Wednesday, November 10, 2010

Class Notes, 10 November

Schaberg: Now is when we really start to hone in on the questions / issues to focus on for next semester. For books reports: if there is a part of your book you thin would be useful to read as a class, please share.

Jeffrey's Presentation:

App "Two Screens": Presentation app that allows you to open powerpoints and PDFs at the same time

"The Dumbest Generation: Don't Trust Anyone Under 30": premise of book - we're dumber than we've ever been. Young people are more likely to know the American Idol than the Speaker of the House. Deficiencies are across the board in all subjects.

Between 1992 and 2002 literacy rates have decreased in all areas: age, race, gender, education. Judgement based on whether you have read anything literary in the past 12 months - includes basically anything (poems, magazines, song lyrics)

"The abundant material progress has not just disengaged today's use, it has hindered it." We have more readily available knowledge than ever before but we choose not to utilize it. 43% of 18-24 year olds considered themselves readers outside of school in 2002. In 1946, that figure was 92%.

"Harry Potter has not sparked an invigoration of reading." After the last Harry Potter book was published, sales of children's books went down 43 million units.

"The Dumbest Generation will cease being dumb only when it regards adolescence as an inferior realm of petty strivings and adulthood as a realm of civic, historical and cultural awareness that puts them in touch with perennial ideas.." - there is a generation of people trapped in adolescence called Twixters.

Interview with Bauerlein: Digital culture doesn't mean access to knowledge for teens, it means access to each other. 9/10 of the to websites are social networking sites.
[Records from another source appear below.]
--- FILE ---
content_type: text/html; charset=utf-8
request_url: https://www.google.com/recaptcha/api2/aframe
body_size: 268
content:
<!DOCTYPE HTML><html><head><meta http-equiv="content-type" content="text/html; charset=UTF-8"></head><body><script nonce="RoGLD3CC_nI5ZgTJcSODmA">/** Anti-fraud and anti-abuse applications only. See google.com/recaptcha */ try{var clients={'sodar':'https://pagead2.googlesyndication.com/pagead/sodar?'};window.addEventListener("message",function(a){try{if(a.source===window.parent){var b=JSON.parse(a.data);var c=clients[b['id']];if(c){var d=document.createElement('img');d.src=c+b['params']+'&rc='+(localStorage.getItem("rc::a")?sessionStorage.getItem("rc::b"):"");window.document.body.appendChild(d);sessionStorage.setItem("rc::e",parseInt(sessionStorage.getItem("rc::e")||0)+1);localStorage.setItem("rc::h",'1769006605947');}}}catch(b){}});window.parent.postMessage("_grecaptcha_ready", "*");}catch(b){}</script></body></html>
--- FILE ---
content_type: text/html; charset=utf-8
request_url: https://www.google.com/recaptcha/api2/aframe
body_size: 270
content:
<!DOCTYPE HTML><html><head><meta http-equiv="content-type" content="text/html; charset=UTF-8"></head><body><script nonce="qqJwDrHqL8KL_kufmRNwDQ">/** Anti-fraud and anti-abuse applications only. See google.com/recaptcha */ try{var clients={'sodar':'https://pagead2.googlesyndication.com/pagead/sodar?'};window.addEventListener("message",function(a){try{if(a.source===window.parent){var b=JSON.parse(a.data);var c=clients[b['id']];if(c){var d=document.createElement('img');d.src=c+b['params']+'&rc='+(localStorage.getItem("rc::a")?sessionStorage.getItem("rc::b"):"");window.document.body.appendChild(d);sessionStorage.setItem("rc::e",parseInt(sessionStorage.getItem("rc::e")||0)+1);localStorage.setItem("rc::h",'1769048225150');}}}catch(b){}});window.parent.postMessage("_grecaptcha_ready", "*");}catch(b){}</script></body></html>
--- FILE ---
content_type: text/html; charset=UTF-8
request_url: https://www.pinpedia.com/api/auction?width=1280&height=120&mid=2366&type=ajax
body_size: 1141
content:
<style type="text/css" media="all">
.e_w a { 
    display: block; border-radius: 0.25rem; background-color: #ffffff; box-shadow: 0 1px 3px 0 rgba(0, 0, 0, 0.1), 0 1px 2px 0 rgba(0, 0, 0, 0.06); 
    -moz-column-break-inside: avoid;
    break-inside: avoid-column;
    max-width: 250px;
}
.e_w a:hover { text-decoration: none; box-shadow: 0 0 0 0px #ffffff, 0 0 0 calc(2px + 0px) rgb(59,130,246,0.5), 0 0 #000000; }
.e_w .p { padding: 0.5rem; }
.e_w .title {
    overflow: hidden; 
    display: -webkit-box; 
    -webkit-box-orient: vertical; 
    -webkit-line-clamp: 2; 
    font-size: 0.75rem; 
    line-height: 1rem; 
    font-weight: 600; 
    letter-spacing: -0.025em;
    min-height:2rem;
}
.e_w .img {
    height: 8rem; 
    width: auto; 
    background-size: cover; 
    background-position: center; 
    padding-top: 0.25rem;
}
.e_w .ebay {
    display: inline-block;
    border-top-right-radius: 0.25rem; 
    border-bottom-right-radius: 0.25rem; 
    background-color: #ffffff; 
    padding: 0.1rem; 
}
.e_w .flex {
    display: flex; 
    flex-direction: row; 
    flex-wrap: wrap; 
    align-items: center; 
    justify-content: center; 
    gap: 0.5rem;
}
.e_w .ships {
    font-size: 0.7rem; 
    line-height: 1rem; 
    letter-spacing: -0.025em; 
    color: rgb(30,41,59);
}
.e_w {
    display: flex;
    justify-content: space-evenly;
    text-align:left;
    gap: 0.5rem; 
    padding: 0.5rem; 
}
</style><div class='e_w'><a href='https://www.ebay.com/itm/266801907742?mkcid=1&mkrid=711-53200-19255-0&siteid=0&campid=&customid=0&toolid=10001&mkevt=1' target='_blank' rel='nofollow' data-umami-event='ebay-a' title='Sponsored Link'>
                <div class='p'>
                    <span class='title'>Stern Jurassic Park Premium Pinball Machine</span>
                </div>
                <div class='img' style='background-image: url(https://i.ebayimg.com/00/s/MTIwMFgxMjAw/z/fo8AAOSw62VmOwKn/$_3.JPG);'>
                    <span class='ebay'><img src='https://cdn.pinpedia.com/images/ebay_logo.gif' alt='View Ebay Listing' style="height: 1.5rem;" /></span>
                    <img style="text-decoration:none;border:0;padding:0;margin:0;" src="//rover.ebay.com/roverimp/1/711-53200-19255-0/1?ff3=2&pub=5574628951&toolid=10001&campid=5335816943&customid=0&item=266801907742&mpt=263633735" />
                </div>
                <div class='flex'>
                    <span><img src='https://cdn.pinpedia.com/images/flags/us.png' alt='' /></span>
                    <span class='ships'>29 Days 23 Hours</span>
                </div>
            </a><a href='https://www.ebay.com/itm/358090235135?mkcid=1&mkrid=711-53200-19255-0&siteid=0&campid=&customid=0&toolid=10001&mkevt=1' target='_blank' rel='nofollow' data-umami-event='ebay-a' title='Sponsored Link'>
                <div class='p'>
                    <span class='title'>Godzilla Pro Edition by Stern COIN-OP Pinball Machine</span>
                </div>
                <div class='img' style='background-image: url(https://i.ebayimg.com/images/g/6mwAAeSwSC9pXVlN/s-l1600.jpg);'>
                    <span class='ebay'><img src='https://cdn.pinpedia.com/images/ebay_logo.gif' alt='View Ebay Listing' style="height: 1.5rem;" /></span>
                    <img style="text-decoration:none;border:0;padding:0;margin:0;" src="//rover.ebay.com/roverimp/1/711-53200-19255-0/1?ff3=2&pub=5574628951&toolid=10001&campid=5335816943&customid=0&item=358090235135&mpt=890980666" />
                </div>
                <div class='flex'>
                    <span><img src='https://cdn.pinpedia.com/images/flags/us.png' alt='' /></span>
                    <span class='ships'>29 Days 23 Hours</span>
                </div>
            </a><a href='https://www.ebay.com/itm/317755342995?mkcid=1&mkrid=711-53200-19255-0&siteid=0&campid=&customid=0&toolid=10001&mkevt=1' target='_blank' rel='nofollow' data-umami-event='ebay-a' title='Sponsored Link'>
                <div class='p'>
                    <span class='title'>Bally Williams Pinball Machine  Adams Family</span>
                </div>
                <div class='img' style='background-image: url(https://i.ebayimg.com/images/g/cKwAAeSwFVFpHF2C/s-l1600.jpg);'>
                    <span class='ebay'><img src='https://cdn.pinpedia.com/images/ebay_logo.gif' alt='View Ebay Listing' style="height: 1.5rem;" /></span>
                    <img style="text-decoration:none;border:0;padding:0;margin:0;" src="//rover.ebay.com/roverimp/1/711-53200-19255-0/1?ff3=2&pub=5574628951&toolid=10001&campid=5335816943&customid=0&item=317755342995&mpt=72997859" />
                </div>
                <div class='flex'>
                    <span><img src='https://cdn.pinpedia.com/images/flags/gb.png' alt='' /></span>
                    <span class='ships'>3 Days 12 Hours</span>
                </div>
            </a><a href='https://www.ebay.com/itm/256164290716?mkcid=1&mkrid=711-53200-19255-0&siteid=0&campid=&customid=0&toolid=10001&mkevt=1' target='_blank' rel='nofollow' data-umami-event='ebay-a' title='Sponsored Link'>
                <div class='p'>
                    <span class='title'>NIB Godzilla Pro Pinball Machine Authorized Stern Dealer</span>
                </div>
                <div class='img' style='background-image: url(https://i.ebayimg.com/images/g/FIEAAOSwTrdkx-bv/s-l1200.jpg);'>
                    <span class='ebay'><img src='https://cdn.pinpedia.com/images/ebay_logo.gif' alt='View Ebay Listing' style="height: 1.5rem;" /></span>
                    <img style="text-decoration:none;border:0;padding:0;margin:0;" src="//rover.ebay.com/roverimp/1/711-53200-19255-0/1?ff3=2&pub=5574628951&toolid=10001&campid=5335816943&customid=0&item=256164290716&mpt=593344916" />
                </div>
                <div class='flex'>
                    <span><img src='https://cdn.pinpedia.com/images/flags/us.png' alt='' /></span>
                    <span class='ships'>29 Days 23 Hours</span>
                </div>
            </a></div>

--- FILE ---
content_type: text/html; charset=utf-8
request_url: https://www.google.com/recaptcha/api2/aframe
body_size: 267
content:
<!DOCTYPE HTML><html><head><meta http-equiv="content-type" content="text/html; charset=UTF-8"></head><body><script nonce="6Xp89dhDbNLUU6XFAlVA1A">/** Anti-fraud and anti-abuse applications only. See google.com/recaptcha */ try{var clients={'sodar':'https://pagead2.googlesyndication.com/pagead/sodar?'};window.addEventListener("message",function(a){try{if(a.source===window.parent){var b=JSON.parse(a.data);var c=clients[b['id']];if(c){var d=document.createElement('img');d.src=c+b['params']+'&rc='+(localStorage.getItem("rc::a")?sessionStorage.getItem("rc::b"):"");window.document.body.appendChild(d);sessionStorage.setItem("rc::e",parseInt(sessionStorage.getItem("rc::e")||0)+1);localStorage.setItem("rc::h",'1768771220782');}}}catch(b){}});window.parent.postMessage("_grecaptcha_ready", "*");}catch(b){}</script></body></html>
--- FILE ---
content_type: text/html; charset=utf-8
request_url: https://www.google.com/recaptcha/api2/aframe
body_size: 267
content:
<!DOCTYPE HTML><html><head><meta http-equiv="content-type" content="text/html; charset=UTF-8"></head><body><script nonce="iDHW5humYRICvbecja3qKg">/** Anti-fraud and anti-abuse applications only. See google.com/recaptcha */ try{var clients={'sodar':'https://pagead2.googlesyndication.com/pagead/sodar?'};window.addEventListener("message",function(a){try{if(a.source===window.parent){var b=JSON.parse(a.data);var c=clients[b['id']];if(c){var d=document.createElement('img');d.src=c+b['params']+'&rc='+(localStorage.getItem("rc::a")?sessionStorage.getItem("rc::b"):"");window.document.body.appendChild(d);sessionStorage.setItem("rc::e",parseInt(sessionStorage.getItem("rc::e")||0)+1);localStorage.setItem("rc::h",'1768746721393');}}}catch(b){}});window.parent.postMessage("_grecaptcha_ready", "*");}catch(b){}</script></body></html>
Our leisure activites: 95% of us watch an hour of tv a day; we don't go to museums, we don't patronize the performing arts. Out of the 31% of adults who said they read, 16% of them did not read literature.

What do we do? Adults should stop kids from watching tv, listening to iPod during homework, tweeting, etc. There is going to be a record of our behavior and we need to take preventative measures so that we're not the ones who abandon learning and education.

Our culture is "aliterate" - we can read, but we don't.

"Reading at Risk" survey can be found on the website for the National Endowment for the Arts - should be read, it's really interesting.

Thoughts from the class:

Statistics from the book may not be accurate because standardized tests are very flawed.

All the school system does is prepare you for standardized tests, not any kind of real learning.

Every generation thinks that the generation after them is dumber - is it pointless to make these claims? Shouldn't we focus on what we do know instead of what we don't?

The book is kind of pandering - a book about people who don't read so that people who do will read it and congratulate themselves.

2 comments:

  1. *Home* in on -- not hone in on. You hone an edge. You home in on something.